1995 -- Das State of the World Forum fand im Herbst dieses Jahres statt, gesponsert von der Gorbatschow-Stiftung im Presidio in San Francisco. Stiftungspräsident Jim Garrison leitet das Treffen der Who-is-Whos aus der ganzen Welt, darunter Margaret Thatcher, Maurice Strong, George Bush, Mikhail Gorbatschow und andere. Das Gespräch dreht sich um die Einheit der Menschheit und die kommende Weltregierung. Der Begriff "Global Governance" wird jedoch heute anstelle von "Neue Weltordnung" verwendet, da letztere zu einer politischen Belastung geworden ist und für Gegner der Weltregierung zum Blitzableiter geworden ist.

1996 -- Der 420-seitige Bericht der Vereinten Nationen „Unsere globale Nachbarschaft“ wird veröffentlicht. Es skizziert einen Plan für "Global Governance", der eine internationale Konferenz über Global Governance im Jahr 1998 fordert, um der Welt die notwendigen Verträge und Vereinbarungen zur Ratifizierung bis zum Jahr 2000 vorzulegen.

1996 -- Das State of the World Forum II findet diesen Herbst wieder in San Francisco statt. Diesmal sind viele Sitzungen für die Presse geschlossen.

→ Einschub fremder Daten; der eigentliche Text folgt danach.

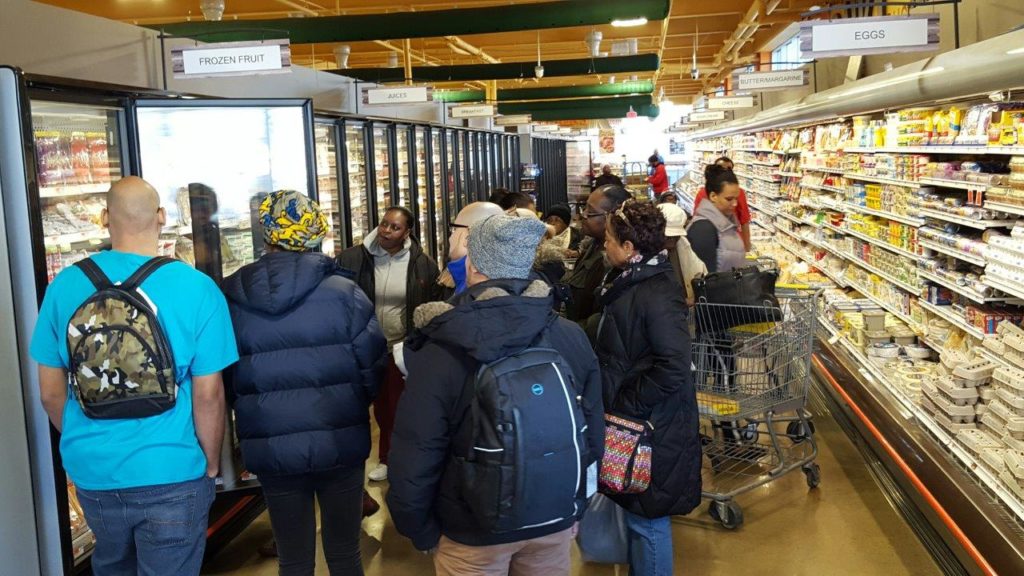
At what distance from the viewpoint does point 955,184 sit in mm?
5418

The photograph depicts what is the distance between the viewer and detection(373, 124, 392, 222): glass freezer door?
9.27 m

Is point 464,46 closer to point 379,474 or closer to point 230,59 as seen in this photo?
point 230,59

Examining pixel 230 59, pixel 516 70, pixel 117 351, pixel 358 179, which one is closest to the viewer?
pixel 117 351

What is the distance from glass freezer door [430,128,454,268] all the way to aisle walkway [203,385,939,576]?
6.55 metres

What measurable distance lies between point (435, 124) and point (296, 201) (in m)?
8.51

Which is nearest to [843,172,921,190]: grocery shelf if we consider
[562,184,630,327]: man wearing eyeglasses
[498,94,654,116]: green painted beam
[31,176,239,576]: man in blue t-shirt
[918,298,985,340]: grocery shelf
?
[918,298,985,340]: grocery shelf

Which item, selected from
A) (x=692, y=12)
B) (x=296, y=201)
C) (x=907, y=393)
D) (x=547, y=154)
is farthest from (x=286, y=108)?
(x=547, y=154)

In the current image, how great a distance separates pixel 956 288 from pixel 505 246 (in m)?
3.98

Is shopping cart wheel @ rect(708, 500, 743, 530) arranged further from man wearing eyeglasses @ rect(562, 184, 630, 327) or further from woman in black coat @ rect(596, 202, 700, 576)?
woman in black coat @ rect(596, 202, 700, 576)

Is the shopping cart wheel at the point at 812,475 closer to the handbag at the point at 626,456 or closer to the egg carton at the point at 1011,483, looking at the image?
the egg carton at the point at 1011,483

Es gibt Hunderte weiterer Artikel und Reden von denen, die sich aktiv für die Verwirklichung der Weltregierung einsetzen. Wir konnten sie hier nicht alle unterbringen.


Reden von Adolf Hitler

Die meisten Reden stammen aus drei Büchern:
Hitler: Reden und Proklamationen, 1932-1945 von Max Domarus, zuerst in deutscher Sprache, dann in englischer Übersetzung von Mary Fran Gilbert und Chris Wilcox. Viele seiner Übersetzungen stammen direkt aus früheren Quellen, wie auf S.551 vermerkt:

Meine neue Ordnung (1973) von Raoul De Roussy de Sales

Das Buch enthält etwa 100 Reden (98 Auszüge, einige davon nicht technisch gesprochen), die Hitler zwischen 1922 und 1941 gehalten hat.

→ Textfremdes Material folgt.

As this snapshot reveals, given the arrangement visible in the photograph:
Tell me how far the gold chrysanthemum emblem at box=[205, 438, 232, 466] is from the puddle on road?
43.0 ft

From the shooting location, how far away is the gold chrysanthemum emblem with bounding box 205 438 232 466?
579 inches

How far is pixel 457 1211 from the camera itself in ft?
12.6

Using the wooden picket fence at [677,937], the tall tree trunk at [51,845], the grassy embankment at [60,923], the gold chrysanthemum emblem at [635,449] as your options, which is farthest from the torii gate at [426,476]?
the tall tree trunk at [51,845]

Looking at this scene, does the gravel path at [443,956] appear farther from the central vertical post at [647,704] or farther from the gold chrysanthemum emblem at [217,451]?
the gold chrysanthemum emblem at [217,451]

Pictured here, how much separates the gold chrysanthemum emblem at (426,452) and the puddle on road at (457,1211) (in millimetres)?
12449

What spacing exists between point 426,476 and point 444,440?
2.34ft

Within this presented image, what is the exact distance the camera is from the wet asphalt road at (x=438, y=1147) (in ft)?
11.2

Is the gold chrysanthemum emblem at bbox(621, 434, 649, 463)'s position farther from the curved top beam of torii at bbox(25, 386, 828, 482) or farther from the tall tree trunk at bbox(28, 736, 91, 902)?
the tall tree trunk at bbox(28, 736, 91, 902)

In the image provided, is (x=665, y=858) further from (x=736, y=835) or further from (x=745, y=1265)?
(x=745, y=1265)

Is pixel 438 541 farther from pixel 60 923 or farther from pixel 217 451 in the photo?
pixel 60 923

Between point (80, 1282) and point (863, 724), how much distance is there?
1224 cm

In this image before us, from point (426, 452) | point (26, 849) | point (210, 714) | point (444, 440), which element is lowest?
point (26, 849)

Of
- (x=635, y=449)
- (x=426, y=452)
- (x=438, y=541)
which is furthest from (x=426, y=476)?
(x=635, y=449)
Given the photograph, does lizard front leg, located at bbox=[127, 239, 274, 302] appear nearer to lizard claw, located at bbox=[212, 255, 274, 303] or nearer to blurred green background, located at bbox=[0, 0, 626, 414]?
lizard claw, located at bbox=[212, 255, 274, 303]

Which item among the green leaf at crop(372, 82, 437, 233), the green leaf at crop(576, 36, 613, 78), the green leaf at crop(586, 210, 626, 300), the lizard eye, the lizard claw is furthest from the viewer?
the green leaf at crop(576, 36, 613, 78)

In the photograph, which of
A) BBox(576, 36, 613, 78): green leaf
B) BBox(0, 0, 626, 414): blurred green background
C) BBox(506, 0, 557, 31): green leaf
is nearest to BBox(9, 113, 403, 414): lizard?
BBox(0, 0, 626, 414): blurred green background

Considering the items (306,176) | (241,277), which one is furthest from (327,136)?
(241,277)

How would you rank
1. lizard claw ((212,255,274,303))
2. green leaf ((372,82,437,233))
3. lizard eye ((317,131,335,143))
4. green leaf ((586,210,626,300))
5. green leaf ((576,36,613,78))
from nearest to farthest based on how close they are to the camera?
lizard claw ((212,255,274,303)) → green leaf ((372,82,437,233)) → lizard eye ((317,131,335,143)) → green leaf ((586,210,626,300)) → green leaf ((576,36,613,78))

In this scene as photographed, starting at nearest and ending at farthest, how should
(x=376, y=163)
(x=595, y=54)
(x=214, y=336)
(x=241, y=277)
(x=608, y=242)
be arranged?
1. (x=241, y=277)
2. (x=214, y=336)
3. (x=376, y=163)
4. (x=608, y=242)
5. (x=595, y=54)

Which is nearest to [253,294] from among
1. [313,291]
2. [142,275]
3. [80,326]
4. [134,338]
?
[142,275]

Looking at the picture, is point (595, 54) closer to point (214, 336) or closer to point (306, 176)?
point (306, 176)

Um den englischen Text der Reden zu ermitteln, wurden mehrere Quellen herangezogen, darunter die Londoner Zeiten, das New York Times, das Zugehörige Presse oder die offizielle deutsche Version. Wir danken besonders für die Freundlichkeit von Die New York Times und der Zugehörige Presse die Verwendung ihrer Sendungen zu gestatten. Besonders hervorzuheben ist jedoch die wichtige Übersetzung des Königliches Institut für Internationale Angelegenheiten of London, unter der Leitung von Professor Norman Baynes, der umfangreiche Auszüge aus Hitlers Reden von 1922 bis September 1939 gibt. Dank an das Institut und an die Oxford University Press of London and New York, die diese Übersetzung später in Amerika in zwei Bänden ist es gelungen, diese wertvolle Dokumentation für diesen Band zu nutzen.

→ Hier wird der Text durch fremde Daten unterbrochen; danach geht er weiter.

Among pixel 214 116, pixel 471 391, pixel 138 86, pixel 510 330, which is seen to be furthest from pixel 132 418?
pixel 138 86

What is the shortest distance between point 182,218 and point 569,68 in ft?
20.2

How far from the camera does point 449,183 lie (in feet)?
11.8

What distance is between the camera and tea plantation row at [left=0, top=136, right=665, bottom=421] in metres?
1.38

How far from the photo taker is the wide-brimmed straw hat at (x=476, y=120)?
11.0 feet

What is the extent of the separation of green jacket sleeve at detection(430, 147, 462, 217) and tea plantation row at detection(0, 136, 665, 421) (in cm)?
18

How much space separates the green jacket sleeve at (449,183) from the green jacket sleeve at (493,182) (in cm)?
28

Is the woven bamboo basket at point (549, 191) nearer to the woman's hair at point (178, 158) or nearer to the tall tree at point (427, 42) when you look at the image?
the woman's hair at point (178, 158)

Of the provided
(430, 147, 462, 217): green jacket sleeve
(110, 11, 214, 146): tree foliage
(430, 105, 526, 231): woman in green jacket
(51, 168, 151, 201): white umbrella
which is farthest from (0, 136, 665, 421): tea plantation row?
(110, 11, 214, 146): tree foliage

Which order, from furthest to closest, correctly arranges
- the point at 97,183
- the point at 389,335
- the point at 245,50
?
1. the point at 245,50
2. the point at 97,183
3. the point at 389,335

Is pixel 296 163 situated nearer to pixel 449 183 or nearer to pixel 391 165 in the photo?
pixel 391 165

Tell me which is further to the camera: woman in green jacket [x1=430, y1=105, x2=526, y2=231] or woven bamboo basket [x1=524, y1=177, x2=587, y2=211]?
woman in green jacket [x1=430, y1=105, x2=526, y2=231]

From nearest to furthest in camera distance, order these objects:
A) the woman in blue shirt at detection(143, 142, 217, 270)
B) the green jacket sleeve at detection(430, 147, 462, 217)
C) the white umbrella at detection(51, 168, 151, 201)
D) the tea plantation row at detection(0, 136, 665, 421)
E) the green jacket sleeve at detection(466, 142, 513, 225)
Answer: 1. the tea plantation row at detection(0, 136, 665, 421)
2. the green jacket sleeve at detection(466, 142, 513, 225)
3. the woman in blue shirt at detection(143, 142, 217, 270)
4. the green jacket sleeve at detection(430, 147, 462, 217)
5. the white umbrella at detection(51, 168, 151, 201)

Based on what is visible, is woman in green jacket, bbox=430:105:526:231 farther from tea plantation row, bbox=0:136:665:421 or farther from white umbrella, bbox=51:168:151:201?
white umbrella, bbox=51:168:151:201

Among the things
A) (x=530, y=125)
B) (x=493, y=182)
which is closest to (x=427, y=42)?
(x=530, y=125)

Eine gute Anzahl dieser Reden finden Sie hier: http://www.hitler.org/speeches/

Dies ist keineswegs eine vollständige Liste aller Reden, die Hitler zu seinen Lebzeiten gehalten hat. Diese würden in die Tausende gehen. Es geht hier nicht nur darum, alle Reden Hitlers aufzulisten verfügbar in übersetztem Englisch, sondern auch einige der wichtigeren Reden, die Hitler hielt, transkribieren


Artikel (zu Edward J. Florio): Ein Racketeer übernimmt eine amerikanische Stadt. Von Jules Weinberg. Schauen Sie, 17. Juli 1951 Blockhüttenanzeige. - Artikel

Artikel: Ein Racketeer übernimmt eine amerikanische Stadt. Von Jules Weinberg. Veröffentlicht in der Zeitschrift Look, 17. Juli 1951, Bd. 15, Nr. 15, S. 42-[43]. Vollständige Ausgabe vorhanden. Bericht über Edward J. Florio und die Korruption am Wasser in Hoboken, insbesondere über die Hafenarbeiter. Volltext ist in Anmerkungen. Diese Art von Aktivität wurde später in dem Film On The Waterfront dargestellt, der fast vollständig vor Ort in Hoboken gedreht wurde. Ebenfalls in dieser Ausgabe auf Seite [61] zu finden ist eine Anzeige für den Log Cabin Sirup: North Woods Maple Flavour. Log Cabin wurde zu dieser Zeit in Hoboken hergestellt und war eine Abteilung der General Foods Corporation.